Ensuite, rien ne s’oppose juridiquement à ce que le président des États-Unis, par pur népotisme ou calcul politique, utilise son pouvoir de grâce au bénéfice de sa famille, de ses amis ou de ses alliés politiques. L’histoire américaine est émaillée de controverses nées d’une telle pratique. Ainsi, en 1868, il fut reproché au président Andrew Johnson d’avoir gracié des milliers d’anciens responsables et militaires confédérés après la guerre de Sécession (1861-1865). Plus récemment, le 20 janvier 2001, le président Bill Clinton a décidé de gracier 140 personnes le dernier jour de son mandat, dont le millionnaire Marc Rich – qui avait généreusement financé le parti Démocrate – et son demi-frère Roger Clinton. Encore plus récemment, le président Donald Trump a notamment gracié 26 de ses amis et alliés le 23 octobre 2020, dont Charles Kushner, le père de son gendre.
Enfin, la possibilité de l’auto-grâce (self-pardon) du président des États-Unis, qui déciderait de s’absoudre de ses propres crimes, donne lieu à de vifs débats.

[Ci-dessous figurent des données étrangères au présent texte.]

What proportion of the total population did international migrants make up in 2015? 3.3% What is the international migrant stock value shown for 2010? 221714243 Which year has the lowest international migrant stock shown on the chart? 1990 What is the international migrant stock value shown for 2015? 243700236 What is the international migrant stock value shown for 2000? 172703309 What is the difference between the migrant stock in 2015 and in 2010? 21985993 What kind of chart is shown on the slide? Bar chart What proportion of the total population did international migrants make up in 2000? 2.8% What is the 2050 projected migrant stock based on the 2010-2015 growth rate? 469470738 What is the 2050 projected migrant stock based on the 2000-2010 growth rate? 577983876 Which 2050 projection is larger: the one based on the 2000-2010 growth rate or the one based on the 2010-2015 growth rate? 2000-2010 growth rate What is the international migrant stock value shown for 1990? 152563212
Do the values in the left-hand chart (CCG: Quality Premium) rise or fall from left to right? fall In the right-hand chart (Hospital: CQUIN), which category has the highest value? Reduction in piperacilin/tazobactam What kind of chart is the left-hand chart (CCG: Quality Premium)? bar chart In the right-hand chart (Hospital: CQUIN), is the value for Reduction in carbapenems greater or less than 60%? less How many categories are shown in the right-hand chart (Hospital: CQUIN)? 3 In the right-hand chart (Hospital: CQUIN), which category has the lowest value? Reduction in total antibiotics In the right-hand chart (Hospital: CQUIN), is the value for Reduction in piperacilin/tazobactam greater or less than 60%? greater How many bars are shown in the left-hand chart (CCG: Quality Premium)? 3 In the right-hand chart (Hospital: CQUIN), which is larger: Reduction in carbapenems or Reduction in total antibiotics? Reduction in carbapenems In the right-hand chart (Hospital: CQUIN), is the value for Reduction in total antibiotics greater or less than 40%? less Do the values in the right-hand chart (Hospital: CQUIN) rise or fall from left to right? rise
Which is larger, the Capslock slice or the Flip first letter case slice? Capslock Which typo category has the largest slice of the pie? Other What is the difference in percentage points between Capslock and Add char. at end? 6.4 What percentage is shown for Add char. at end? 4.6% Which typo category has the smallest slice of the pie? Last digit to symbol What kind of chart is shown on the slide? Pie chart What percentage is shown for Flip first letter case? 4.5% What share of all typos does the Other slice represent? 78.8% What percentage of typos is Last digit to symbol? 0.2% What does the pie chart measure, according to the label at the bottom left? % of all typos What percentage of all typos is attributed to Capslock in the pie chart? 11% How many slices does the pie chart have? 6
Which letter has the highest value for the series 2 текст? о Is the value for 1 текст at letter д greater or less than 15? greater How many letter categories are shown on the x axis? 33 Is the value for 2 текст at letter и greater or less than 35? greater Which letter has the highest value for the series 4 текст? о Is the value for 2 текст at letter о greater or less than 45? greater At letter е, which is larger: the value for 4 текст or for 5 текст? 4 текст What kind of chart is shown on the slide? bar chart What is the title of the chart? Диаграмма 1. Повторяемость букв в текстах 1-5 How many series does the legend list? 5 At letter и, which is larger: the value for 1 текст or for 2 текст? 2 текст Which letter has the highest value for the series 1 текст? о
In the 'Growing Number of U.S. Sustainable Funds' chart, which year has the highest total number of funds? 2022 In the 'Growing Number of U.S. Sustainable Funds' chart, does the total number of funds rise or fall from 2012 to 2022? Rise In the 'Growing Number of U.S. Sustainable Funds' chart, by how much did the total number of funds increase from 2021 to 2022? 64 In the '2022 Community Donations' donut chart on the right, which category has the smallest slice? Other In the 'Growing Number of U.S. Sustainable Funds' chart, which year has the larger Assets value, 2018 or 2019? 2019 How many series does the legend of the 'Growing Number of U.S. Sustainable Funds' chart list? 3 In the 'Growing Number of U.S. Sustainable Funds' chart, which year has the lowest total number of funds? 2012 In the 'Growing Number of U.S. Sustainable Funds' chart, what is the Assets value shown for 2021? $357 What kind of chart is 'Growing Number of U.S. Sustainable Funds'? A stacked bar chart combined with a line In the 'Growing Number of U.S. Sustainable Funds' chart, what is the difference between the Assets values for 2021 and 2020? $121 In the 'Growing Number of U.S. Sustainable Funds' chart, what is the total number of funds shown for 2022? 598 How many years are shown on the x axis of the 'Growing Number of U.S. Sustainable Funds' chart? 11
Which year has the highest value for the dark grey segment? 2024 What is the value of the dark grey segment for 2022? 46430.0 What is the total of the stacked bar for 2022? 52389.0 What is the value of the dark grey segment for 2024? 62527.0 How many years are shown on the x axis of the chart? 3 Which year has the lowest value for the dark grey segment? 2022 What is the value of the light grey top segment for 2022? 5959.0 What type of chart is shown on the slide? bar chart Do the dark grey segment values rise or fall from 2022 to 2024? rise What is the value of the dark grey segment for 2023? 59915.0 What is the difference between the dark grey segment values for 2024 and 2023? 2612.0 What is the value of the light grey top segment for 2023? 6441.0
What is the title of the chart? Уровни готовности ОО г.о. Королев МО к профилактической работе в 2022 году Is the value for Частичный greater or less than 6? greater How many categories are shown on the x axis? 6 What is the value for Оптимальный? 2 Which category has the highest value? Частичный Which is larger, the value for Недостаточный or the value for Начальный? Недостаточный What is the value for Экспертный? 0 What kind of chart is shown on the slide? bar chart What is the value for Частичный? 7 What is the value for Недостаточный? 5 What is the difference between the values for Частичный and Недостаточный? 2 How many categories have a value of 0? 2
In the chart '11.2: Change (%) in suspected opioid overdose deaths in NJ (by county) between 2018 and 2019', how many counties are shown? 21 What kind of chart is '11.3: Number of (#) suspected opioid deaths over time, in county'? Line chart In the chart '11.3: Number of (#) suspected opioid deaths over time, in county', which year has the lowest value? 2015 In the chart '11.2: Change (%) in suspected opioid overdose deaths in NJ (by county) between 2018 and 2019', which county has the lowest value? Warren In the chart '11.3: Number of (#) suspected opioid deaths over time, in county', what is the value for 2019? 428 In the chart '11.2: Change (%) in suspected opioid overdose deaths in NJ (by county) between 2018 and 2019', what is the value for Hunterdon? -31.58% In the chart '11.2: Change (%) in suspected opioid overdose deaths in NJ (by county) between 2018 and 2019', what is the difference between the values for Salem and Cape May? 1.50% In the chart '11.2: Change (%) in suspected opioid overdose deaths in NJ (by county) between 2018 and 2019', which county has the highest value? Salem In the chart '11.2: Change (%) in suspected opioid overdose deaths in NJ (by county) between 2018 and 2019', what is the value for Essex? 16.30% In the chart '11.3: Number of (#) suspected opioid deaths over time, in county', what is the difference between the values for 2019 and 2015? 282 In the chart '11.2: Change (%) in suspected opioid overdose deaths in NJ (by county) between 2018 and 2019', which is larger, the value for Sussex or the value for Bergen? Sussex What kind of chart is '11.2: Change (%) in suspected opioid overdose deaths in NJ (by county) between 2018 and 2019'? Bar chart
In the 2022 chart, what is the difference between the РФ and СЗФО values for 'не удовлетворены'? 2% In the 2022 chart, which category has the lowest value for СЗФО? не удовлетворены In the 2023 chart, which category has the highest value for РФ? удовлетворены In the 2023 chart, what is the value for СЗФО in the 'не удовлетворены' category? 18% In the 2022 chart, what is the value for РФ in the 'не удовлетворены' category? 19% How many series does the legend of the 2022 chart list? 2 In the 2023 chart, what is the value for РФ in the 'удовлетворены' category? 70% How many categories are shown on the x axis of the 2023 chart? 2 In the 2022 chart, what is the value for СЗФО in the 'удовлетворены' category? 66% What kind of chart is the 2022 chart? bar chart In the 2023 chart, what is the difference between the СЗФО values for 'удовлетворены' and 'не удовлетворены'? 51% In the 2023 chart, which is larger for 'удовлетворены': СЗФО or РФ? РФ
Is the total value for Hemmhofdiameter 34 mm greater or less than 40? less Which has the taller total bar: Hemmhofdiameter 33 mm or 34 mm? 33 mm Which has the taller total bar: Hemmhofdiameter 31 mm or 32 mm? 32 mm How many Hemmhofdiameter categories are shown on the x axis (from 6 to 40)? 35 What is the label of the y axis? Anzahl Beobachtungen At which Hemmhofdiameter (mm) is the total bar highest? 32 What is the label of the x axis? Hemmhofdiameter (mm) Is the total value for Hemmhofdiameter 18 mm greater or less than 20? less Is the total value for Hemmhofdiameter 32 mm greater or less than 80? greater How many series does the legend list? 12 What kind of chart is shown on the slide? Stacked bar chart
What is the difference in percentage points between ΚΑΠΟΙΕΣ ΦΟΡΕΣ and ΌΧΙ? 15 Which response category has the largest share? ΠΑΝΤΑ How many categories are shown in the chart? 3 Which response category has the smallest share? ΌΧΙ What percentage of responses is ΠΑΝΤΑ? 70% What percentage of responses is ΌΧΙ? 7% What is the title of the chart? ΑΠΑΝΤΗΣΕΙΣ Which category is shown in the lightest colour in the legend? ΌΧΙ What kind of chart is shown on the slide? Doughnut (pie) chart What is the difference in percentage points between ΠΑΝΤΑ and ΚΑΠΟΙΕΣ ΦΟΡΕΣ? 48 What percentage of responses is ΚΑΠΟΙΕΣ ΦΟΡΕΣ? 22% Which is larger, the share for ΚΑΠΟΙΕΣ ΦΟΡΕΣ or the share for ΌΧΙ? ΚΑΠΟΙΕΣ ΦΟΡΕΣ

Longtemps oublié, ce sujet est réapparu le 4 juin 2018 suite à un tweet du président Donald Trump : « Comme l’ont déclaré de nombreux juristes, j’ai le droit absolu de me pardonner », et « tous conviennent que le président américain a tout pouvoir de grâce. » Cette question reste non résolue, la Cour suprême n’ayant pas encore statué sur ce point.
Quelles sont les conséquences de cette décision de grâce prise par Joe Biden en faveur de son fils ?
En termes d’image, cette décision est désastreuse pour Joe Biden et le Parti Démocrate.
D’abord, parce qu’en confirmant la formule de Montesquieu voulant que « tout homme qui a du pouvoir est porté à en abuser », elle montre que l’absence de vertu en politique n’est pas l’apanage du Parti Républicain, alors que les Démocrates avaient construit une partie de leur stratégie de communication en s’attribuant cette vertu, par opposition à la figure de Donald Trump.
Ensuite parce qu’en dénonçant l’ « erreur judiciaire » dont aurait été victime son fils dans le cadre d’une procédure pénale fédérale, Joe Biden désavoue sa propre administration, puisque c’est bien un procureur fédéral, David Weiss, qui a engagé les poursuites contre son fils. Ce dernier s’est d’ailleurs ému des déclarations présidentielles, défendant l’intégrité de son travail et niant toute motivation politique.
Enfin, parce qu’en adoptant une telle mesure, Joe Biden légitime politiquement par avance toute utilisation abusive du pouvoir de grâce par le président réélu Donald Trump, tout en rendant le camp démocrate peu crédible pour en dénoncer le mésusage.
On sait qu’aux États-Unis, la coutume veut qu’une dinde soit graciée pour Thanksgiving par le président américain. La décision de Joe Biden fait état d’une autre coutume : celle faisant du principe d’égalité des citoyens devant la loi le dindon de la farce.